Chaos Experiments under the lens of AIOps

Imagine this: you’re a Site Reliability Engineer (SRE) at a major tech giant and you are responsible for the overall system health, which is running in prod. Numerous alerts, server crashes, Jira tickets, incidents and an avalanche of responsibilities, which sometimes simply feel like a ticking time bomb. These are just some of the daily struggles an average SRE needs to go through. But why should it be like that? Well, it shouldn’t - thanks to a term coined by Gartner in 2016. AIOps, meet audience. Audience, meet AIOps.

Let’s extend this scenario. On top of all of the above mentioned issues, our poor SRE needs to watch out for potential security breaches and make sure nothing ever gets in through the cracks. However, by conducting proactive experimenting, continuos verification and improvement, he makes sure that the system is able to withstand these turbulent and malicious times that we’re living in. Do these notions ring any bells? They sure do! Chaos Engineering, meet audience. Audience, meet Chaos Engineering.

What’s our angle, you’re wondering? AIOps and CE are two concepts, which are often kept separate.
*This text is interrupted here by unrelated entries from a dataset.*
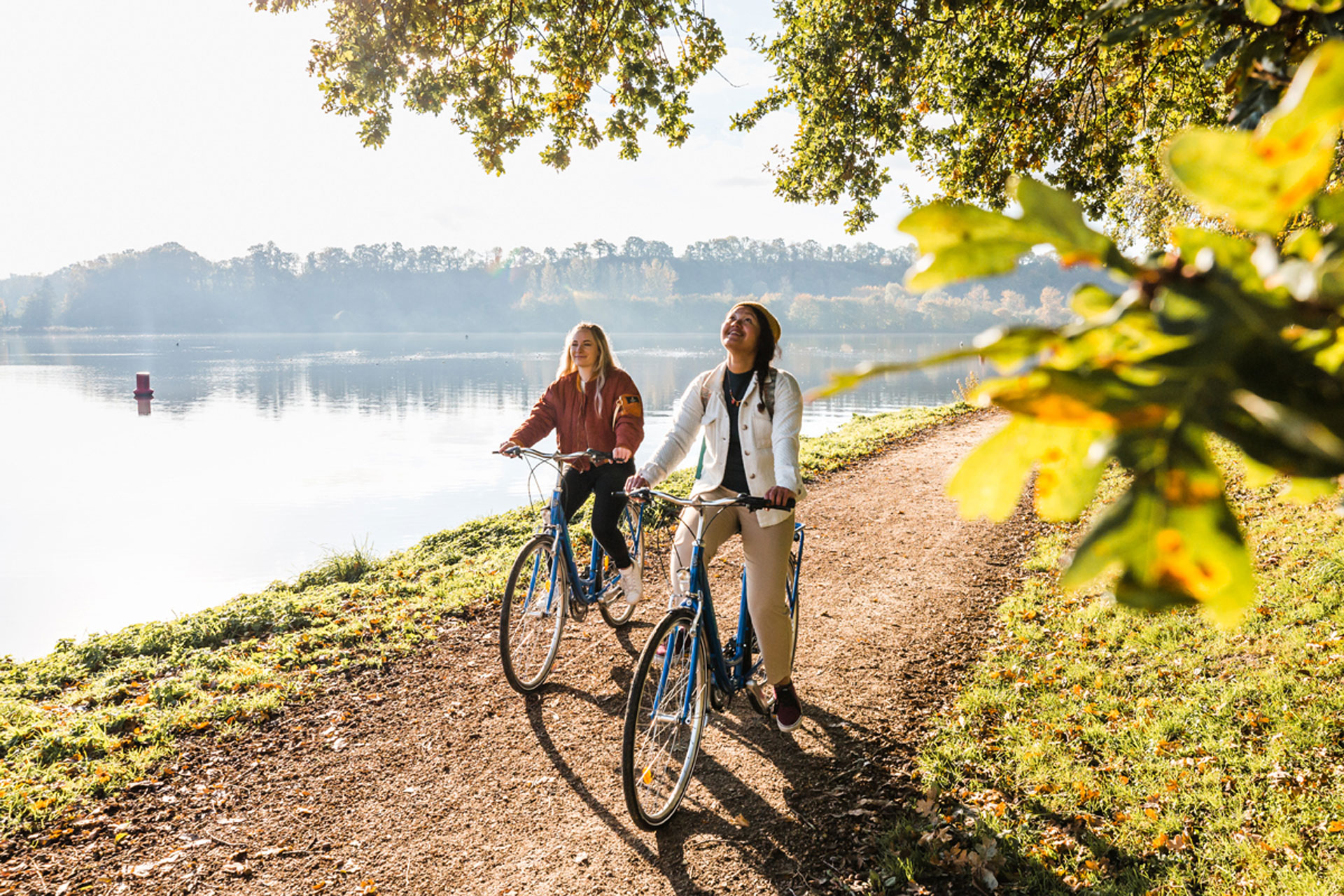 Deux femmes à vélo sur les bords de la Rance, Côtes d'Armor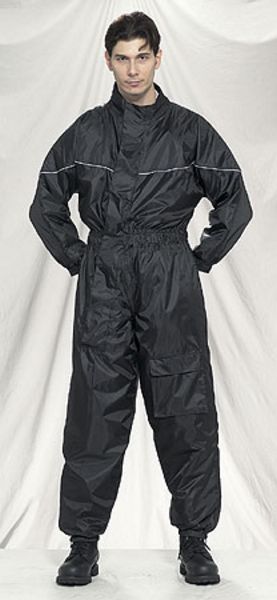 RS21-1pc<br>1-pc Rain suits folds up in very small pack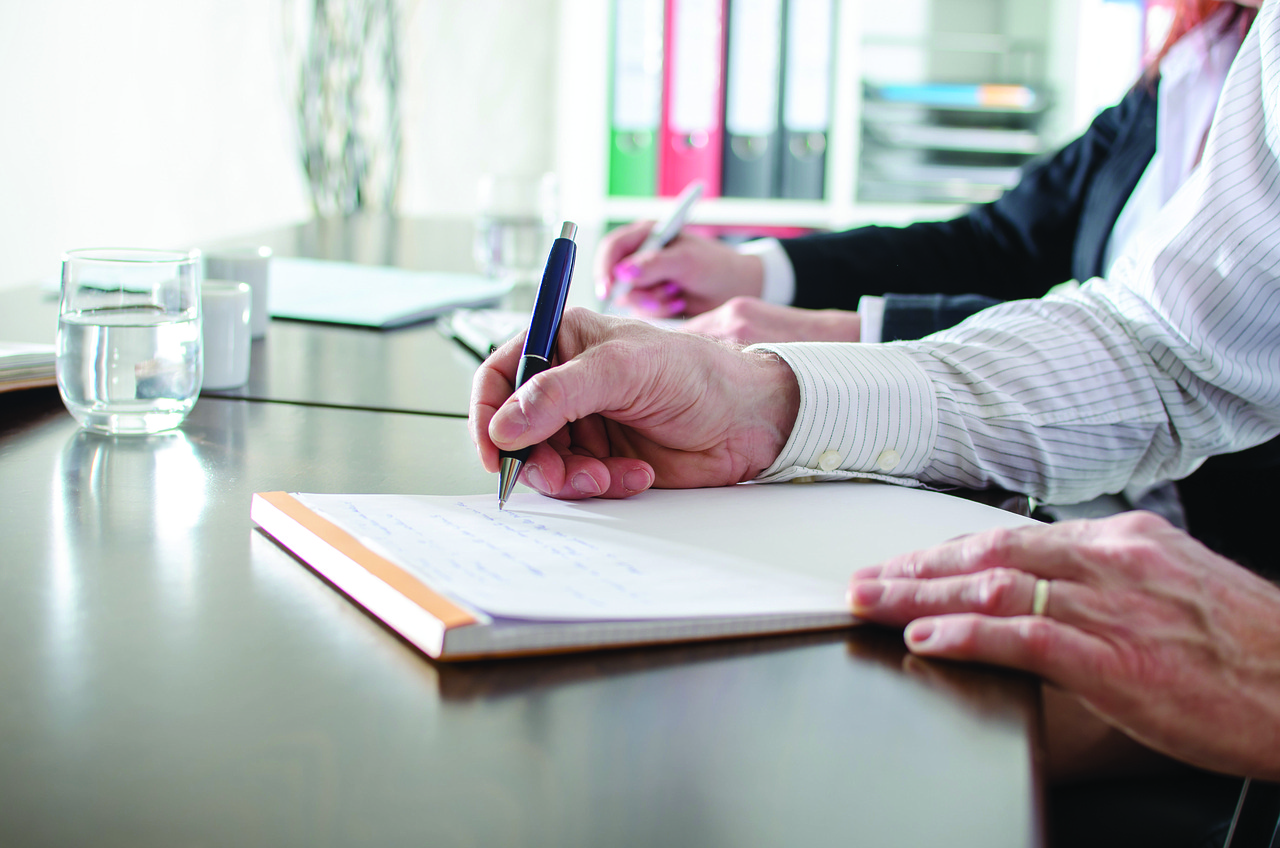How to Move from Finance Manager to Financial Controller: A Step-by-Step Career Guide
In this talk, we will discuss (and show you!) how both practices combined can significantly increase cyber resiliency, while at the same time maintain full E2E transparency and observability of your entire system.

For this session, we have prepared and analyzed several use cases, followed main principles, summarized best practices and prepared a live demo through a combination of CE and AIOps tools.
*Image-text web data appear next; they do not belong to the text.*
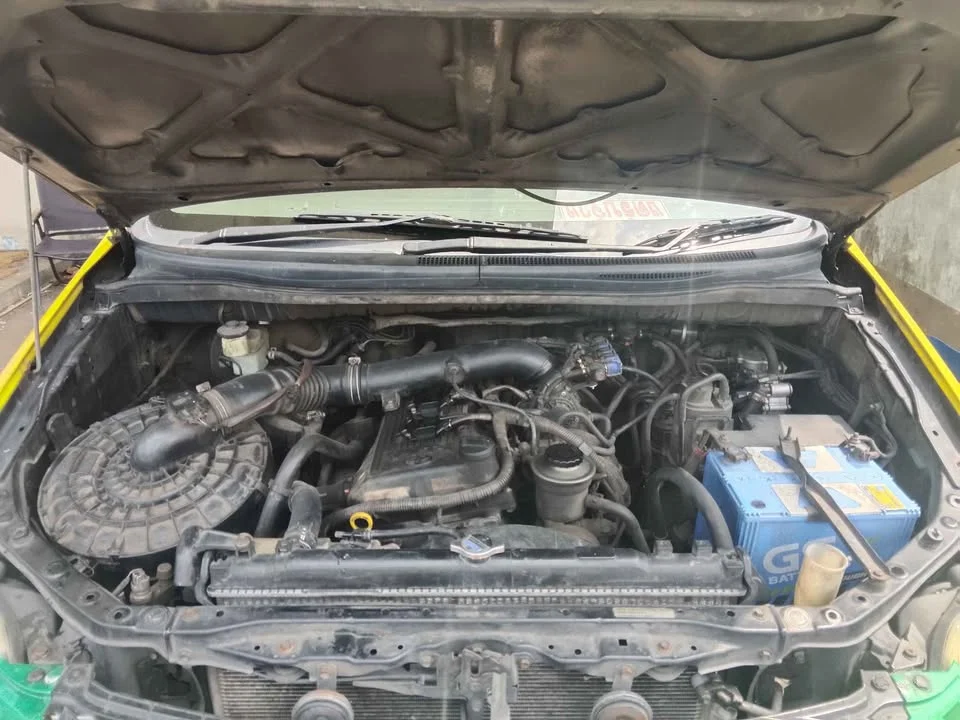 2012 Toyota Innova I 2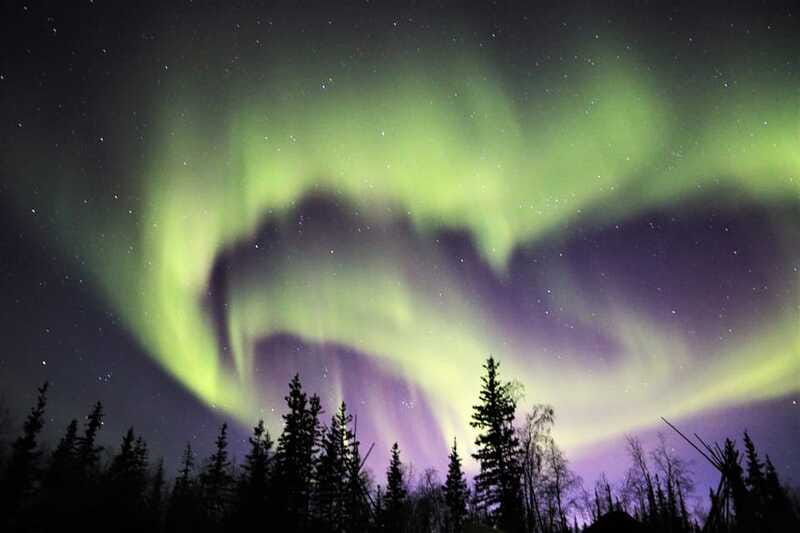 From Yellowknife: Northern Lights Bus Tour with Photos - The Warmth Strategy: Hot Cocoa Isn’t Just a Perk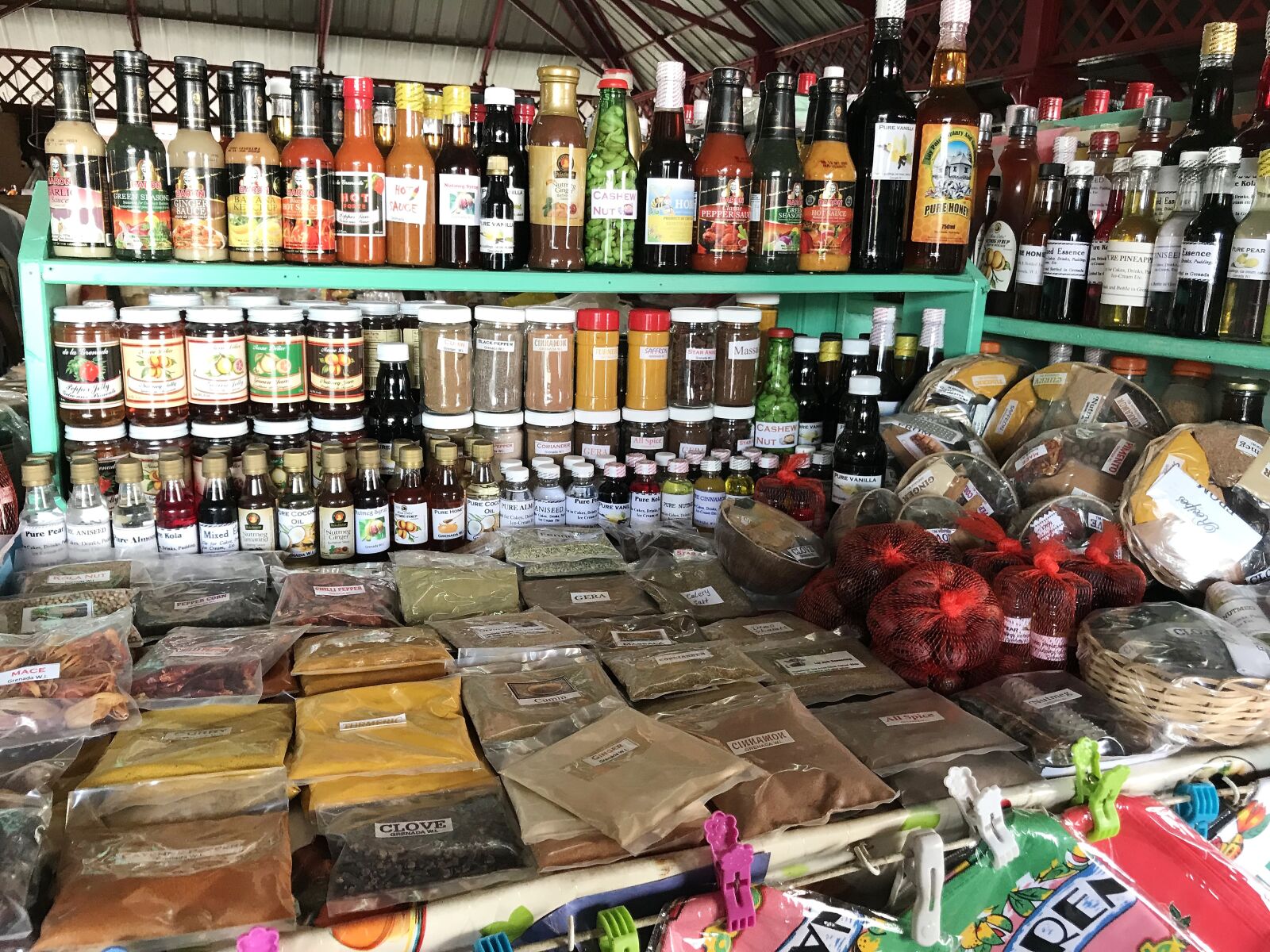 iPhone 7 back camera 3.99mm f/1.8 sample photo. Karibik, food, store photography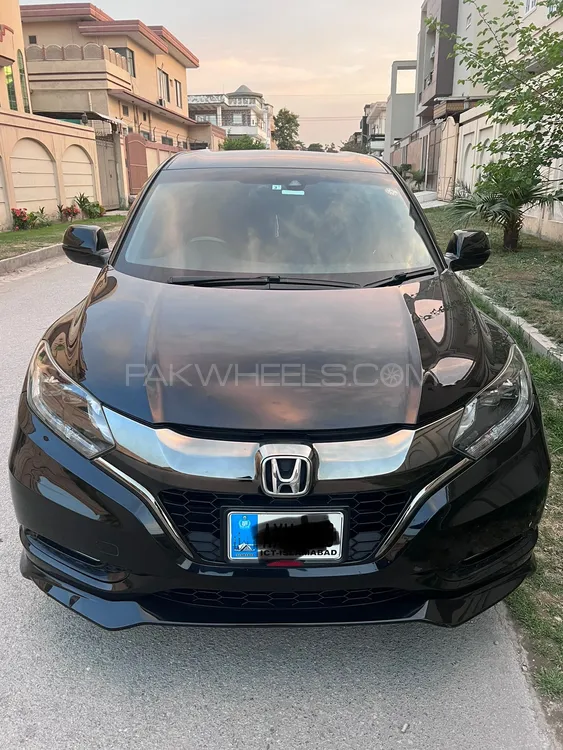 Honda Vezel 2017 for Sale in Peshawar Image-1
Above all, we are SRE Engineers. As such, during this session, we will stay close to the SRE principles and best practices that we used to achieve our goals, e.g. reduce organizational silos, measure everything, learn from failures, analyze changes holistically, etc… As we proceed with our talk, the audience will be able to identify how these are related to AIOps, as well as CE, and finally, how it all ties together.